§ **AIM OF THE EXERCISE**:
Your answer must be an exact copy of the lines below, from the first through the one with "Dilate Ensemble: On", with no pictures.

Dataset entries
********************
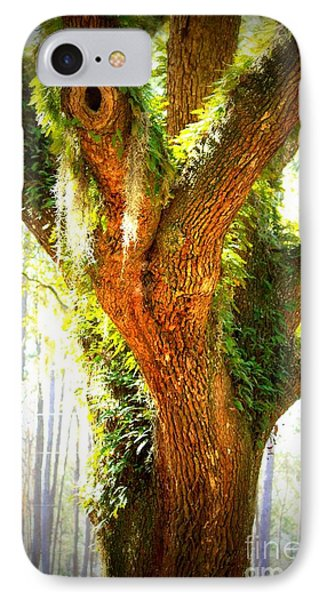 Live Oak With Cypress Beyond Phone Case by Carol Groenen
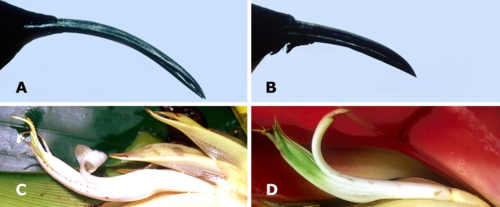 Polymorphisms in bills of purple-throated caribs and in flowers of Heliconia species. A) Female bill; B) Male bill; C) H. bihai, flower; D) H. caribaea, flower. (Photos by W. John Kress and Ethan Temeles)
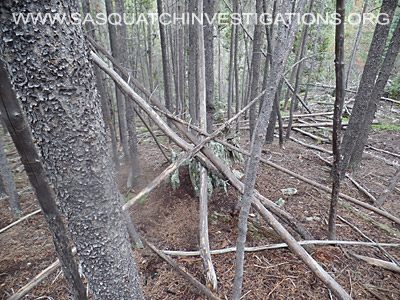 Bigfoot Tree Structures 3498
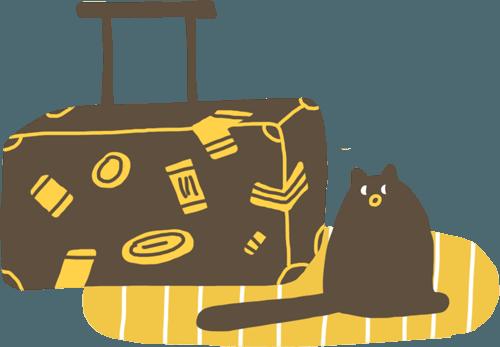 чемодан и кот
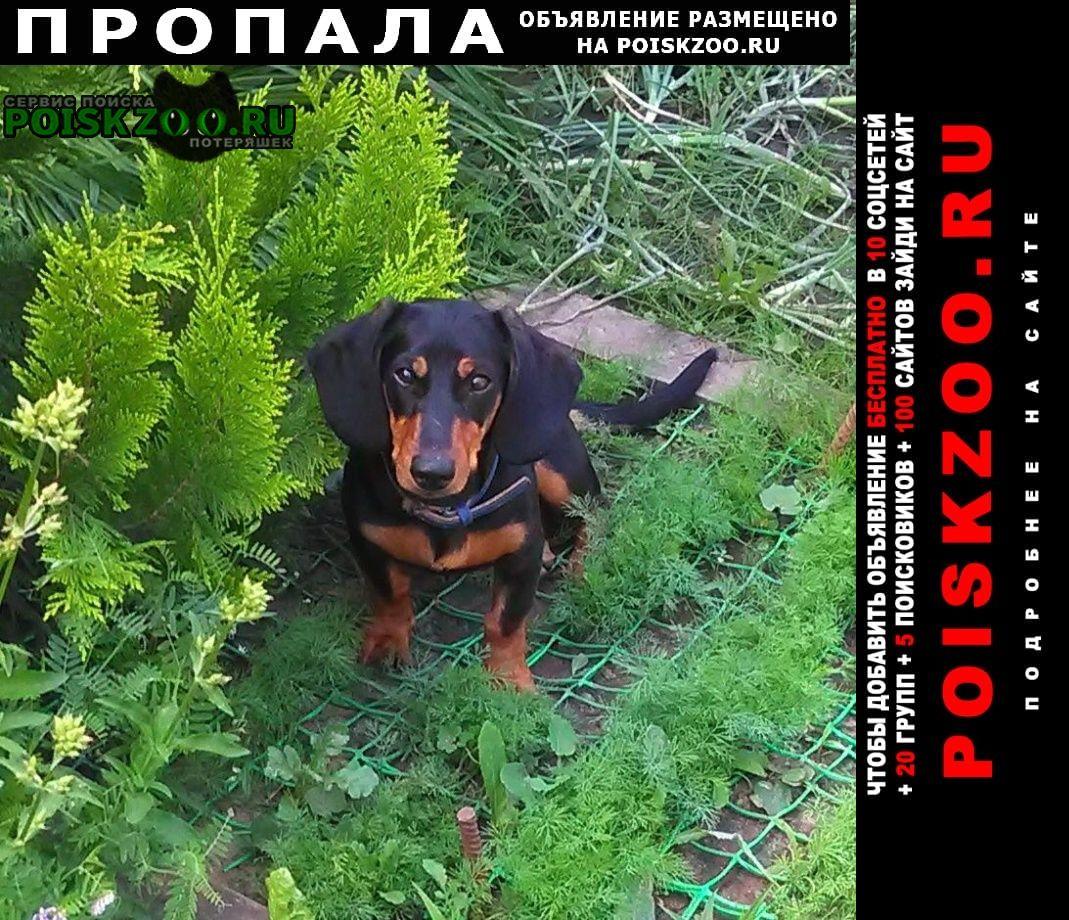 Пропала собака в районе балота г.Серпухов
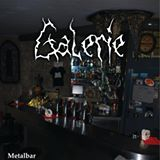 Ried im Innkreis – Galerie – Metalbar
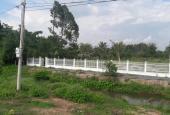 Bán trang trại, khu nghỉ dưỡng tại Đường Quốc Lộ 22, Xã Phước Hiệp, Củ Chi, Hồ Chí Minh diện tích 4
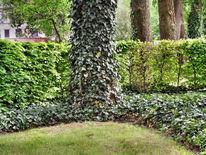 Garten, Fotografie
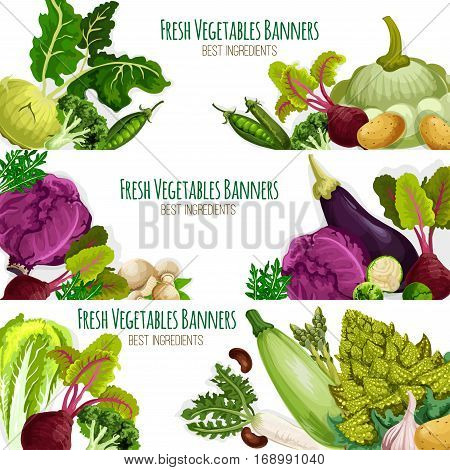 Vegetables banners set of organic fresh veggies. Vector kohlrabi, broccoli and green pea or bean, beet, potato and squash zucchini or patisony, eggplant and chinese or red cabbage, champignons, arugula and romanesco broccoli. Farm food harvest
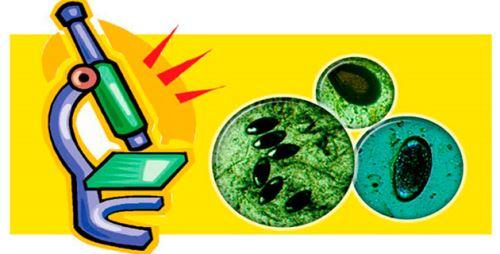 О чем говорит йодофильная флора в кале у ребенка?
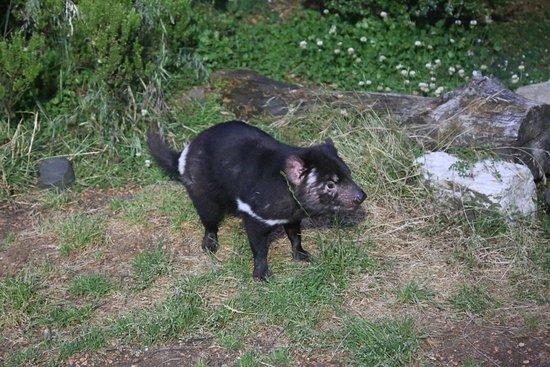 Legana, Australië: One of the Tasmanian devils at the sanctuary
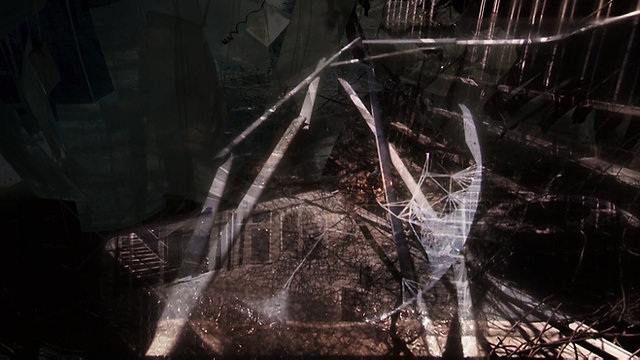 Dilate Ensemble: On Memory II (excerpts) Montalvo Arts Center (2020)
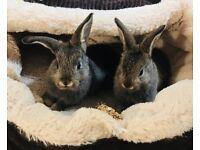 2 baby rabbits needing loving home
********************
§ **RESPONSE AREA**:
 Live Oak With Cypress Beyond Phone Case by Carol Groenen
 Polymorphisms in bills of purple-throated caribs and in flowers of Heliconia species. A) Female bill; B) Male bill; C) H. bihai, flower; D) H. caribaea, flower. (Photos by W. John Kress and Ethan Temeles)
 Bigfoot Tree Structures 3498
 чемодан и кот
 Пропала собака в районе балота г.Серпухов
 Ried im Innkreis – Galerie – Metalbar
 Bán trang trại, khu nghỉ dưỡng tại Đường Quốc Lộ 22, Xã Phước Hiệp, Củ Chi, Hồ Chí Minh diện tích 4
 Garten, Fotografie
 Vegetables banners set of organic fresh veggies. Vector kohlrabi, broccoli and green pea or bean, beet, potato and squash zucchini or patisony, eggplant and chinese or red cabbage, champignons, arugula and romanesco broccoli. Farm food harvest
 О чем говорит йодофильная флора в кале у ребенка?
 Legana, Australië: One of the Tasmanian devils at the sanctuary
 Dilate Ensemble: On Memory II (excerpts) Montalvo Arts Center (2020)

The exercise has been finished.